Dr Paul Colville-Nash, from the Medical Research Council (MRC) who funded the work, said ‘This is an exciting piece of research which may help us to understand more about how human life begins and what controls the viability of embryos, mechanisms which may be important in fertility. It may one day even have implications for how we treat infertility, though that’s probably still a long way off.’’

If we then look in more detail at the research itself, we actually find that a crucial detail was left out of the press release and media reports. In fact, the researchers did need egg cells to make the mouse pups they described.  They used cells that were made by tricking egg cells into dividing (using, in effect, ‘daughter cells’ of the eggs).

[This] does not at all challenge the dogma that both a maternal and a paternal genome are needed for embryonic development in mammals’ says a developmental biologist at McGill University.

In other words, egg cells are still irreplaceable and were involved!

Moreover, this is not particularly novel research. Similar work has been done in the past (eg. Egli et al, 2007 and Kang et al, 2014) but with a crucial caveat, it did not work when tried with humans (a paper by Egli et al in 2011 was headed: ‘Reprogramming within hours following nuclear transfer into mouse but not human zygotes’). Actually, perhaps one novel outcome of the research has been the use of the term ‘parthenogenetic’ (virgin birth) in relation to animals created with sperm!

In essence, this new research ‘is mildly interesting to people who study the nitty-gritty of cell division and fertilization’ says Science, but the reporting has glossed over the significant (insuperable?) technical difficulties with making an embryo without using an egg cell.

For the rest of us, this is more of an open and shut case of hype and hubris.

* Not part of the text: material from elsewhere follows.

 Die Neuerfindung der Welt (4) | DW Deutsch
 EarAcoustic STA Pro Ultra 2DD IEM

Some of the blame for the hype must be left at the door of the Science and Media Centre who organised the press conference, issued key quotes and certainly contributed to the hype. Their agenda for many years has been to heavily promote controversial stem cell and embryo research, (seemingly regardless of whether it will actually work) and I guess this research appears to fit their bill.

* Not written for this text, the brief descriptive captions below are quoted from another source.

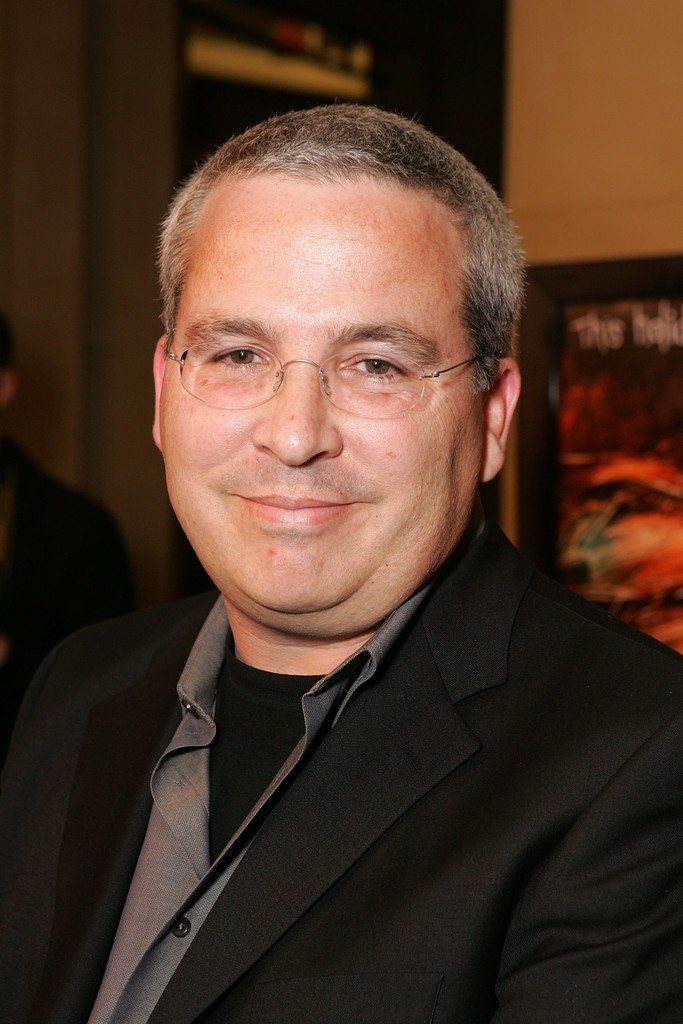 colleague: Glen Morgan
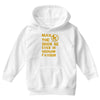 MAY THE ODDS BE EVER IN YOUR FAVOUR Youth Hoodie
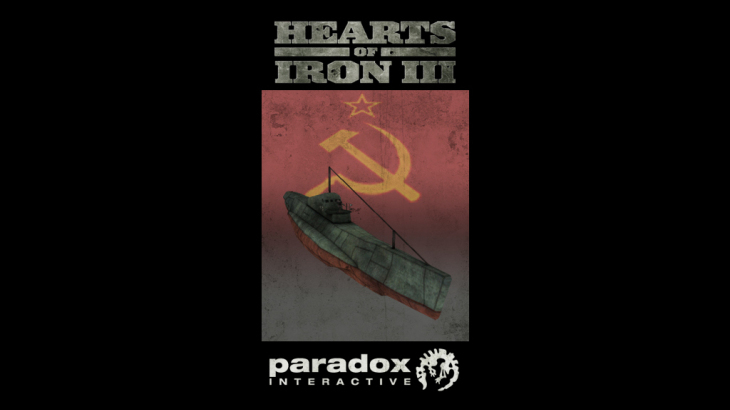 Hearts of Iron III: Soviet Pack DLC - 游戏机迷 | 游戏评测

It seems that they may be regretting it a bit now though. And rightly so, because if scientists are not careful and if they overhype ‘speculative and fanciful’ research too much, the public become more and more skeptical, which then it makes it harder for scientists who have genuinely good research to get the publicity they deserve, especially if it is not headline grabbing enough, and to get public trust back again.

Indeed, in 2009 an open letter was sent to senior editors of peer-review journals publishing in the field of stem cell biology, which was signed by a number of top scientists including Austin Smith, from the University of Cambridge and Shinya Yamanaka, of Kyoto University, Japan. They warned that:

Stem cell biology is highly topical and is attracting great interest not only within the research community but also from politicians, patient groups and the general public. However, the standard of publications in the field is very variable. Papers that are scientifically flawed or comprise only modest technical increments often attract undue profile. At the same time publication of truly original findings may be delayed or rejected.’

Of course, if translation of this new research to the clinic might ever become a reality in anything like the way that the media have suggested, the ethical concerns would be manifold and hardly need elaborating on. The research itself involves the manipulation and destruction of embryos (only 30 of 104 embryos survived in this so-called ‘successful’ research), the use of women’s eggs, experimenting with babies and children and messing with parenthood.

But the reality is that ‘two-dad human babies’ are nowhere near a biological reality.  Unfortunately this is not the first time we have heard a lot of hype over new research (see here too) that turns out to be underwhelming in terms of both novelty and usefulness. It does however make it harder not to question whether the need for research grants for scientists and profits for biotechnology company shareholders has played a part in this hype.  And by the time most people realise how much of the reporting is ‘speculative and fanciful’, the damage is done and the journalists are already onto their next headlines.